Assemblyman Brandon Umba represents the 8th Legislative District, which includes parts of Burlington, Camden and Atlantic counties. He also serves on the Assembly Education Committee and the Assembly Higher Education Committee. This first appeared at nj.com.
There are currently hundreds of prospective teachers eagerly waiting to begin their career next school year, but they face the barrier of a stressful, daunting and costly assessment that would make most other professionals scoff. The governor has the power to end their nightmare now.
These teachers draw from a bigger parallel across the nation, which is the growth of a pervasive job market that forces young professionals deeper and deeper into debt to obtain the “necessary qualifications” to start their careers.
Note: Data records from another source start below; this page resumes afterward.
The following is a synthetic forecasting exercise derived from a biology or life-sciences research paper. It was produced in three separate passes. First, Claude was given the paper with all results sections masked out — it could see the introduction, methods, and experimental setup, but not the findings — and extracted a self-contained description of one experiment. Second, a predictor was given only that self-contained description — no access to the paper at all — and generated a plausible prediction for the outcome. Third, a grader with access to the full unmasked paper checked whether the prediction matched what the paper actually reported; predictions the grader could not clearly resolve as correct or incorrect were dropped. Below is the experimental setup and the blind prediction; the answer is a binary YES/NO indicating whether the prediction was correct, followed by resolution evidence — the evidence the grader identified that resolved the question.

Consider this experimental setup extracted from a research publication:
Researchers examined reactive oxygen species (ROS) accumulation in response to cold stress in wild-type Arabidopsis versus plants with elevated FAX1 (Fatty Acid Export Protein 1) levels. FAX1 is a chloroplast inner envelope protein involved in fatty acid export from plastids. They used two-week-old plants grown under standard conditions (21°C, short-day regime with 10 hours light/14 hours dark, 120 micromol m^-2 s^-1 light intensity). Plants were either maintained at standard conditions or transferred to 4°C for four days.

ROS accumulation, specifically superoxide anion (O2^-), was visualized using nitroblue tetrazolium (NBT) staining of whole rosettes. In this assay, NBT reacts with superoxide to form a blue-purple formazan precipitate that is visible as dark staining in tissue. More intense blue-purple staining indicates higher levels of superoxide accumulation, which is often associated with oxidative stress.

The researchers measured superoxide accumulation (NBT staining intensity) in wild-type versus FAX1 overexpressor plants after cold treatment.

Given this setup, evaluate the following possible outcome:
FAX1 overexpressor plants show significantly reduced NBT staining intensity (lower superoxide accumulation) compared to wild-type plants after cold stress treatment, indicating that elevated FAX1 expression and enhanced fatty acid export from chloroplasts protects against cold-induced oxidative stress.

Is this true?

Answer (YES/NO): NO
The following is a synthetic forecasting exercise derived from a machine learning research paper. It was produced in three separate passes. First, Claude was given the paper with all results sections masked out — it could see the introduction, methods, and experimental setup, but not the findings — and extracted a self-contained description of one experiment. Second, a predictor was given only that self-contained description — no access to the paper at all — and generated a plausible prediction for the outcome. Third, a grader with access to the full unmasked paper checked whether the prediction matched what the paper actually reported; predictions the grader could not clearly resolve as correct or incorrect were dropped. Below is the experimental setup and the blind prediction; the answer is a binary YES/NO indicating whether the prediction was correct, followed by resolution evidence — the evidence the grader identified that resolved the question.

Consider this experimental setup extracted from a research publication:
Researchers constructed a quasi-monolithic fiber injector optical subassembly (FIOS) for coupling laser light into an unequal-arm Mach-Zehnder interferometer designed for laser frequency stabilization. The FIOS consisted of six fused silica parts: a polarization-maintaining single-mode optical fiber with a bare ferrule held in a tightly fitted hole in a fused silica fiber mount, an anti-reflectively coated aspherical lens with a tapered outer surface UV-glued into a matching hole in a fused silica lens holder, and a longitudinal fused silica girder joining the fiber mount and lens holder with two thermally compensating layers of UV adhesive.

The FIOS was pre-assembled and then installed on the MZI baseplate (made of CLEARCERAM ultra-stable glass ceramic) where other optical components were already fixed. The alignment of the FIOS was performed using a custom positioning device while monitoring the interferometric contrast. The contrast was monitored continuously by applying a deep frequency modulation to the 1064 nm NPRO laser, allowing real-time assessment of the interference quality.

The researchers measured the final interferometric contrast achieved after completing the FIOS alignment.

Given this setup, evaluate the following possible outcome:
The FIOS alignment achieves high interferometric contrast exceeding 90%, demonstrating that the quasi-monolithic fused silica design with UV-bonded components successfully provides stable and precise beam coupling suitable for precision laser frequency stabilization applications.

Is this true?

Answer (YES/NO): YES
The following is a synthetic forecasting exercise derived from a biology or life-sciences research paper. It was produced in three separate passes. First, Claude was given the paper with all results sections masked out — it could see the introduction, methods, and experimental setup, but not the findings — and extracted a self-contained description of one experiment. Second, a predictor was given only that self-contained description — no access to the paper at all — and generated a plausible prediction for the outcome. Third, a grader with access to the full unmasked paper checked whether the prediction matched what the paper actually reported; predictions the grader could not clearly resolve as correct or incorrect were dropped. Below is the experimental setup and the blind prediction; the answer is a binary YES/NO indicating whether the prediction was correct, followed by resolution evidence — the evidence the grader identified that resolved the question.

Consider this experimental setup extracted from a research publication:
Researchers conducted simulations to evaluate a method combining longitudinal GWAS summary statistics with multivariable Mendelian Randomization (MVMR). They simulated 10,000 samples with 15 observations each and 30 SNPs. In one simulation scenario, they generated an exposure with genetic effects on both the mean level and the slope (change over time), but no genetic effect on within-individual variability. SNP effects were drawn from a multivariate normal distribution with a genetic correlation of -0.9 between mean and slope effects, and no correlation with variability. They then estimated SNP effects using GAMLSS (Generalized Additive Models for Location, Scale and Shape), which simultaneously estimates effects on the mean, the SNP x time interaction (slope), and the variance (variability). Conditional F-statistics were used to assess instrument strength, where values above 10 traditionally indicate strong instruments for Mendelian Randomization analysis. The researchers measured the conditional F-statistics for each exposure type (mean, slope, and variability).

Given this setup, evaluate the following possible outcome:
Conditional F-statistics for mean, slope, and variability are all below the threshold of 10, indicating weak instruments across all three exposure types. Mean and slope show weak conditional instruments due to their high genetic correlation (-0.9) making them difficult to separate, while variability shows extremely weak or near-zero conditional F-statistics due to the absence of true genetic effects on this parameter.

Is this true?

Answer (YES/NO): NO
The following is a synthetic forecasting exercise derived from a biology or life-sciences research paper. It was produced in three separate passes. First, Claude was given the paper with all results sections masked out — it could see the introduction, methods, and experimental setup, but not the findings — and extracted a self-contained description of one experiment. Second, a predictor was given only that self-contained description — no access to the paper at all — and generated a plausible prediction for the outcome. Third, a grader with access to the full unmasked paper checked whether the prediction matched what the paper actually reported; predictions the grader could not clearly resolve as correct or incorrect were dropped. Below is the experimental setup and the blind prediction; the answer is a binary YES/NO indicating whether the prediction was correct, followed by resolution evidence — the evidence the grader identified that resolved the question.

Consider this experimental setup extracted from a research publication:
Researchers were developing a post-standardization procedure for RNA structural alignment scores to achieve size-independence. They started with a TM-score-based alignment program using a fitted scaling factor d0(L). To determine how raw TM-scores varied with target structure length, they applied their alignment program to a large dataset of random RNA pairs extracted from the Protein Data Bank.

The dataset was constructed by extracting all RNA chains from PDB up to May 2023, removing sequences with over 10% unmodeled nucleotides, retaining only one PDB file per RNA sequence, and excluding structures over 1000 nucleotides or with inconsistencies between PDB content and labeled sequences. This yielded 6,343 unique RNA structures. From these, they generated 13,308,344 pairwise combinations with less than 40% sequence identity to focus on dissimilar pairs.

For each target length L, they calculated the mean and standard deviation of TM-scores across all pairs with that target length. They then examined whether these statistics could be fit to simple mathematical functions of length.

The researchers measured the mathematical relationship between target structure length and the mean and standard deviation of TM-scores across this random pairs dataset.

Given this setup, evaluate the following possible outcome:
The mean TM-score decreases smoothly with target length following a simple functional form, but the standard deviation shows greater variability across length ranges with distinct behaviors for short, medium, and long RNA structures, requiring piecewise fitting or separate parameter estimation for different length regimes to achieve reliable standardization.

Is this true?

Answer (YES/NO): NO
Imagine having to get a four-year degree, in most instances also obtain a master’s degree, pass a Praxis entrance exam and complete months of student teaching, all in the name of having a public service job? After completing all of that, the state says you’re still not good enough. You have to spend hundreds of dollars to complete an in-class, videotaped assessment that some private company concocted before you’re finally trusted to do your job.
That’s the reality of teachers in New Jersey — a state ensnared in a teacher shortage, but puts up every barrier imaginable to keep people, especially poor people, out of the profession. Every paid-for assessment, costly certificate and extra credit of college all builds up to create a wall that keeps out qualified people who can’t afford to spend tens of thousands of dollars just to start a career.
We can make that wall a little smaller by abolishing edTPA, the multi-hundred dollar, private assessment standing in the way of more teachers getting into the classroom.
The bill to end edTPA (S896) has been sitting on Gov. Phil Murphy’s desk since June. The governor hasn’t indicated one way or the other if he’ll sign the bill that unanimously passed the legislature, and he has until late September to make a decision.
A decision to roll back these unnecessary barriers needs to be made not only on this but on a whole host of careers that have historically been perfected through some schooling but mostly on-the-job experience. This has taken a recent turn for the worse in the last couple of decades, with nearly all white-collar or government jobs now requiring young adults to plunge themselves into record debt just to get in the door.
This is probably the single biggest catalyst for the country’s student debt problem. Student debt relief will only go so far when the wheel resets and a new group of borrowers crops up. It ignores the main issue, which is that most jobs just weren’t meant to require the type of schooling, entrance exams and certification we’re currently seeing.
America has moved away from its “apprenticeship” spirit, which is truly a shame. Learning on the job and job training have always been how we’ve built a robust working class. So while I’m advocating to end meaningless assessments like edTPA, I’ve also focused my first term as an assemblyman on growing apprenticeship programs. The first bill I got passed in the Legislature was creating more funding for teen apprenticeship programs that give young adults additional pathways that don’t include saddling themselves with debt.
Ending edTPA might only affect one profession, saving teachers a few hundred dollars, but it could be the start of a bigger trend that signals we don’t have to make every young adult spend a third of their lives paying for schooling and tests for their future careers.
We can start to empower the working class again to enter the workforce so they can hone their skills, find mentors and advance their careers, debt free.
As New Jersey lawmakers, we owe it to every young professional to search for the unnecessary edTPA-like barriers to other careers and stamp them out like they’re a pervasive species of Spotted Lantern Fly.